Hch 2, 36-41; Sal 32, 4-5. 18-22; Jn 20, 11-18.
“¿Por qué lloras? ¿A quién buscas?”
María Magdalena “estaba llorando junto al sepulcro y, mientras lloraba, se inclinó hacia el sepulcro”. Pero allí no había nada. Primero lo prendieron, luego me lo mataron, y ahora ni siquiera me queda su cadáver. Como esas madres de “desaparecidos” que reclaman al menos sus restos. ¿Cómo no he de llorar, si se han llevado a mi Señor? Si las piedras supieran lo que es esta pérdida, hasta ellas llorarían sin consuelo. También Pedro rompió a llorar cuando lo perdió por negarlo.

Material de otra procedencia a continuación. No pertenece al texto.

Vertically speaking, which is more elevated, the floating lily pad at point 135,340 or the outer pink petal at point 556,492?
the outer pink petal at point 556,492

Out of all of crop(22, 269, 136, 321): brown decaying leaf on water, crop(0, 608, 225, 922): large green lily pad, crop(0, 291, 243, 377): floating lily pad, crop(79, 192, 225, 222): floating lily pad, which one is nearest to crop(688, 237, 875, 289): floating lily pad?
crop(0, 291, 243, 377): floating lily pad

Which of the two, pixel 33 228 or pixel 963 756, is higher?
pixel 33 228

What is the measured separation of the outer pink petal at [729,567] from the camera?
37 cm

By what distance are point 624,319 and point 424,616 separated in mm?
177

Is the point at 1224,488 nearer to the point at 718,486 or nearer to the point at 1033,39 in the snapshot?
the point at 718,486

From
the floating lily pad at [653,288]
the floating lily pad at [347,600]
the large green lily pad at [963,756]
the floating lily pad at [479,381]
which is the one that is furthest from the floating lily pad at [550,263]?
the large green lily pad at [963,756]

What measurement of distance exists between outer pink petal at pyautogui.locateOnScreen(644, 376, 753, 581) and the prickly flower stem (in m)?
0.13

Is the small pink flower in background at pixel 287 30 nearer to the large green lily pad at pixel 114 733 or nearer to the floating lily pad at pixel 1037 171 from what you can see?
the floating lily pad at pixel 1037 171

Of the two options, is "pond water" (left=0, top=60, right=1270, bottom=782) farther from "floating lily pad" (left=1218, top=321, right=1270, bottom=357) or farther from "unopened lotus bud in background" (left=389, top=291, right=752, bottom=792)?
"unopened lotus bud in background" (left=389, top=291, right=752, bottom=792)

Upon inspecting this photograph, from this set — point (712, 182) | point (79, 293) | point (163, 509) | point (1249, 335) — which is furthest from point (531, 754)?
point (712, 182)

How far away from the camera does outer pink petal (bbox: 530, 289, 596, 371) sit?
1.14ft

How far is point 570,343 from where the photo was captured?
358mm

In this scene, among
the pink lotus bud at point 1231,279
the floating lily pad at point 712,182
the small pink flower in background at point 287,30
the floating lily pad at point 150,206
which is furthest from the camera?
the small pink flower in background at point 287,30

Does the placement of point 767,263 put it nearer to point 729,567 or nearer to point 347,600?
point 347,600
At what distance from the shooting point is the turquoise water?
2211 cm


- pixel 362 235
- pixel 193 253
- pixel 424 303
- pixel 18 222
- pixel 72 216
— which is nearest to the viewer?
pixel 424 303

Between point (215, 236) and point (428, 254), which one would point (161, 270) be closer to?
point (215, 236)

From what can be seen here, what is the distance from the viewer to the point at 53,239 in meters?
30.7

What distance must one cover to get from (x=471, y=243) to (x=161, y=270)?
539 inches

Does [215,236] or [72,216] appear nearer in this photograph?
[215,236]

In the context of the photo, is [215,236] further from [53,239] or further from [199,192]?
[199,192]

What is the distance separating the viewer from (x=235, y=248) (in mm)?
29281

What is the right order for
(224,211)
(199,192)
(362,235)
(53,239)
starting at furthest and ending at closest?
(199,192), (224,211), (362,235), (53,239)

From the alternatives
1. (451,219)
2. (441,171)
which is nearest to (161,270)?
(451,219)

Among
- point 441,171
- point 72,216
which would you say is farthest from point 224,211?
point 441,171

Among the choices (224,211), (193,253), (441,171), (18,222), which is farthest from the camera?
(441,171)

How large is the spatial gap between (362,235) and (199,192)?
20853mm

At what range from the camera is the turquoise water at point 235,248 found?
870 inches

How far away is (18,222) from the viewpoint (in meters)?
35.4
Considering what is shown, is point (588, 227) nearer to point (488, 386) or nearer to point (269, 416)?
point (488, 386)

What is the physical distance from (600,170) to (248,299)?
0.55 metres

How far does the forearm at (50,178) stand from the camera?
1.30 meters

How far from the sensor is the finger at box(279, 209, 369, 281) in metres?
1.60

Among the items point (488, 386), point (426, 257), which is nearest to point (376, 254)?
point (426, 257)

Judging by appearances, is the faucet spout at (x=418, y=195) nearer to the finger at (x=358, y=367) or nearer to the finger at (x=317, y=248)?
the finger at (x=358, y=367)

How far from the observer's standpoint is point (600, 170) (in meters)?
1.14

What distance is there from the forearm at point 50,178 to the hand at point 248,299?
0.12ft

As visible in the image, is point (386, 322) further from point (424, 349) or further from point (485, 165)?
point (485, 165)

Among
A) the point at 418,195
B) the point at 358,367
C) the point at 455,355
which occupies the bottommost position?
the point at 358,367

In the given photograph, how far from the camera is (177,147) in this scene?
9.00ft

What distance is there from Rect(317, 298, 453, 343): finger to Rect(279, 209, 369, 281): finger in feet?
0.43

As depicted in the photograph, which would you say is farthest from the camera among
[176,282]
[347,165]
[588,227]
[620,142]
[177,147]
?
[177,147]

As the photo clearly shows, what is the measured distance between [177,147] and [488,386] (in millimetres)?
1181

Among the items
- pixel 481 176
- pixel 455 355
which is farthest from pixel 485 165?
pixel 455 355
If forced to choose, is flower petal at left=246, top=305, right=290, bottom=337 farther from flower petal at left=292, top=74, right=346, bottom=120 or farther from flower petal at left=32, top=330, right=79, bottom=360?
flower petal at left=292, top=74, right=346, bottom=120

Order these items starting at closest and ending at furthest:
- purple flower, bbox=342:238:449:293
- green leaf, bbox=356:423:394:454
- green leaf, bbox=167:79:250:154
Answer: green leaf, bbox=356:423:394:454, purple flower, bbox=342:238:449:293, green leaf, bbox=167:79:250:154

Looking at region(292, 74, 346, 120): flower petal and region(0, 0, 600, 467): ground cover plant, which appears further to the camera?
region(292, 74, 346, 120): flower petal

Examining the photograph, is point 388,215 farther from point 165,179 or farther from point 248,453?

“Si tú lo has llevado, dime dónde lo has puesto”, le pide Magdalena al personaje del huerto. Es claro que si el otro se lo hubiera llevado “no se lo iba a decir –comenta san Juan de la Cruz–. Pero esto tiene la fuerza y la vehemencia del amor, que todo le parece posible…, porque no cree que haya otra cosa en que nadie se deba emplear ni buscar, sino a quien ella busca y a quien ella ama…”. María Magdalena sabía a quién buscaba, pero él era más de lo que ella sabía. “¿Por qué lloras? ¿A quién buscas?”. Lo buscaba entre los muertos, pero él ya no estaba entre los muertos. “¡María!”, le dice Jesús resucitado. Y, entonces, ella lo reconoció.
¡Nadie, como tú, sabe pronunciar mi nombre! El que me llamaba así, cuando yo lo seguía desde Galilea, el que vi crucificado y muerto, es el mismo que me llama ahora. Y yo conozco su voz (Jn 10, 4).
Fuente: «Evangelio y Vida», comentarios a los evangelios. México.